» **Set of tasks**:
1) For the review of Rogue of the Multiverse, decide whether each statement agrees with it: (a) The reviewer played eight games in the competition. (b) The reviewer sees a strong link between the game and Rogue. (c) The reviewer expects many players to get stuck. Answer yes or no for each and quote the words from the review that decide it.
2) In the records, starting with the line with "detect all tissues?" and going on through the line with "218 100 268 127", replace "tissues" with "napkins" and leave everything else unchanged. Give only those lines, and leave the pictures out.

» **Selected excerpt**:
■ ■ ■ ■ ■

[IF Comp] Rogue of the Multiverse

Having played eight games, approximately 30 percent of all entries, I am positive about this competition. Five of them were different shades of good, one has the distinct possibility of becoming good in a future release, and the other two, while not good, were far from disastrous. The game I'm going to review now is one of the five good ones.

Rogue of the Multiverse -- it sounds like a randomised fighting game. And in a sense, it is, but the ties with Rogue are very thin indeed. Since the player character doesn't seem to be much of a rogue either (more an unwilling thief), one wonders where the title comes from. Anyway, let's go on to more important things.

This game is fun. From the zany interview to the running banana joke, from the motorbike action sequence to the weird array of useless junk you can buy to liven up your prison cell, everything has been put together to entertain the player. The game is very polished (although I would "enter" and "get in" to work for supporters like chairs and beds), the writing is crisp, the jokes are funny, the action sequences flow very well, and hardly anyone will get stuck.

■ ■ ■ ■ ■

» **Available records**:
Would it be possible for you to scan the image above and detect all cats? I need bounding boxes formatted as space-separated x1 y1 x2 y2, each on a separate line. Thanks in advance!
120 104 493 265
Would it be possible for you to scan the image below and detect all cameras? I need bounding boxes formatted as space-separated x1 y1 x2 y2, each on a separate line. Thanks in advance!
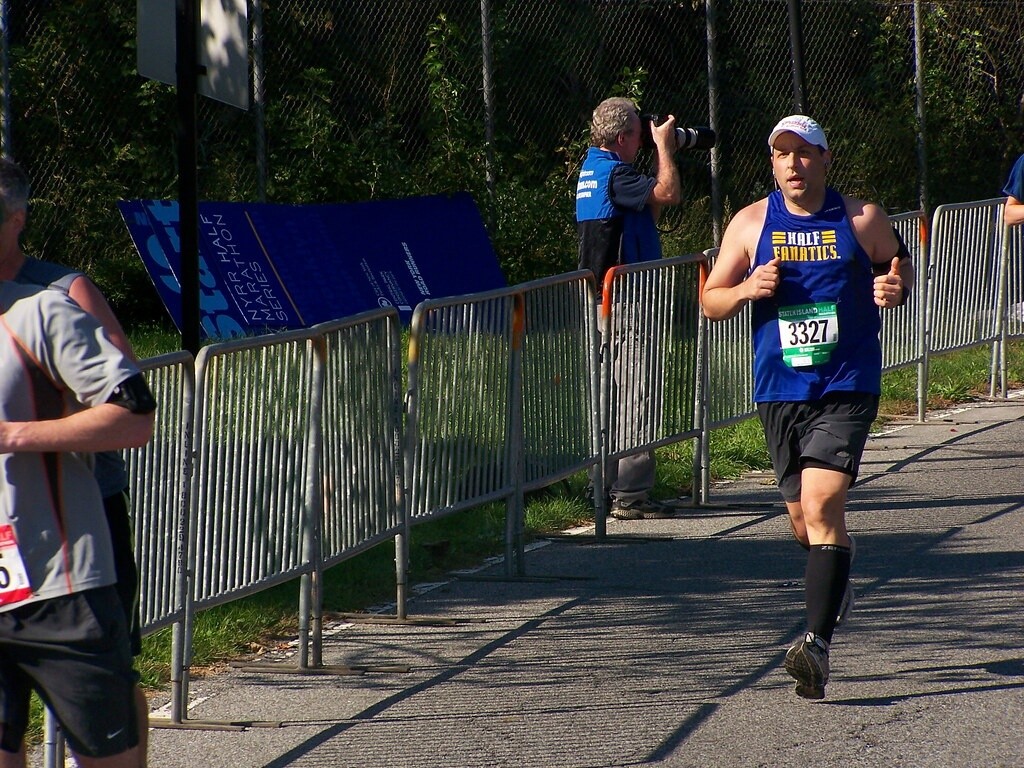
640 113 716 153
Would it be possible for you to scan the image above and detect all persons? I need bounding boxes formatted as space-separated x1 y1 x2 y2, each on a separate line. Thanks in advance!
702 115 913 697
0 154 158 768
1002 154 1024 227
575 97 681 518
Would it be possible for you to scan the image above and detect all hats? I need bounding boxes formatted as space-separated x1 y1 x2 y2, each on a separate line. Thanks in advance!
767 114 828 152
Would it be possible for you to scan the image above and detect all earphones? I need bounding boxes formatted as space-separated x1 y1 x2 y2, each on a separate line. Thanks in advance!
824 160 830 169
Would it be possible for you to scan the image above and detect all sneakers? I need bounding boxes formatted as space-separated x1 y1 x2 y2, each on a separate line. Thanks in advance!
585 489 610 506
785 631 829 699
609 495 675 520
835 534 857 627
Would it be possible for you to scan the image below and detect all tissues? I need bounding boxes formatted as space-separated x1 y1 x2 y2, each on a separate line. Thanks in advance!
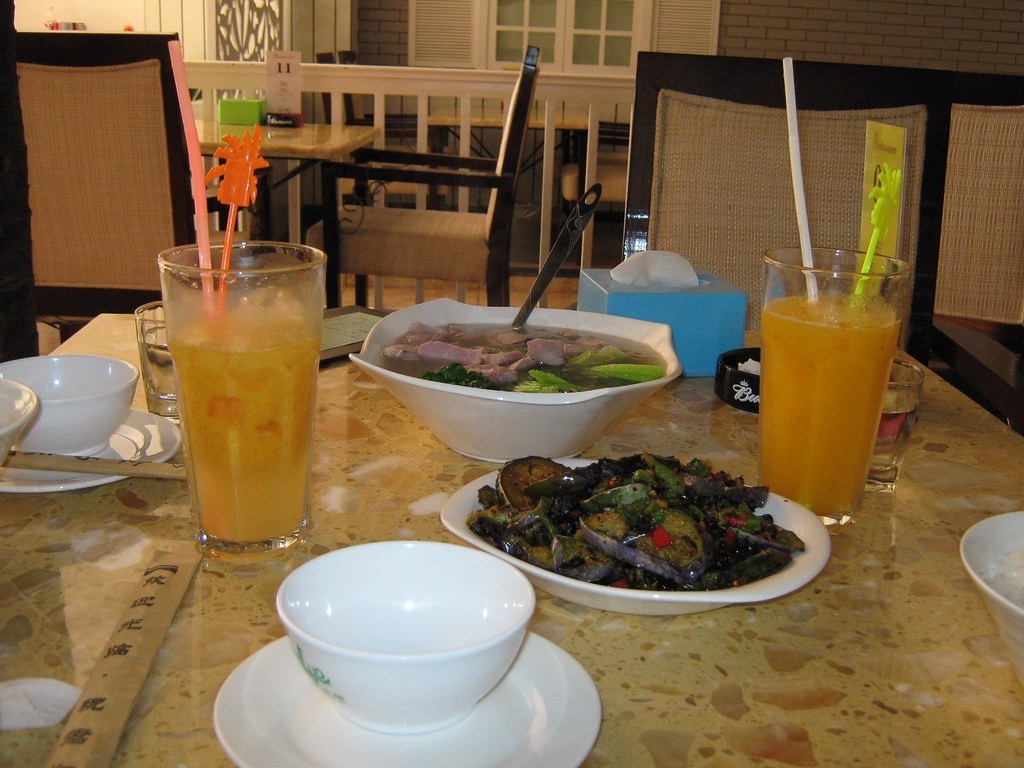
579 248 749 378
218 100 268 127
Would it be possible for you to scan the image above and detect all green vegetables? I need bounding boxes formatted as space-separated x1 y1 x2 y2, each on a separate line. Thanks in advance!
421 346 667 393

■ ■ ■ ■ ■

» **Completed exercise**:
1)
(a) Yes: "Having played eight games"
(b) No: "the ties with Rogue are very thin indeed"
(c) No: "hardly anyone will get stuck."

2)
Would it be possible for you to scan the image below and detect all napkins? I need bounding boxes formatted as space-separated x1 y1 x2 y2, each on a separate line. Thanks in advance!
579 248 749 378
218 100 268 127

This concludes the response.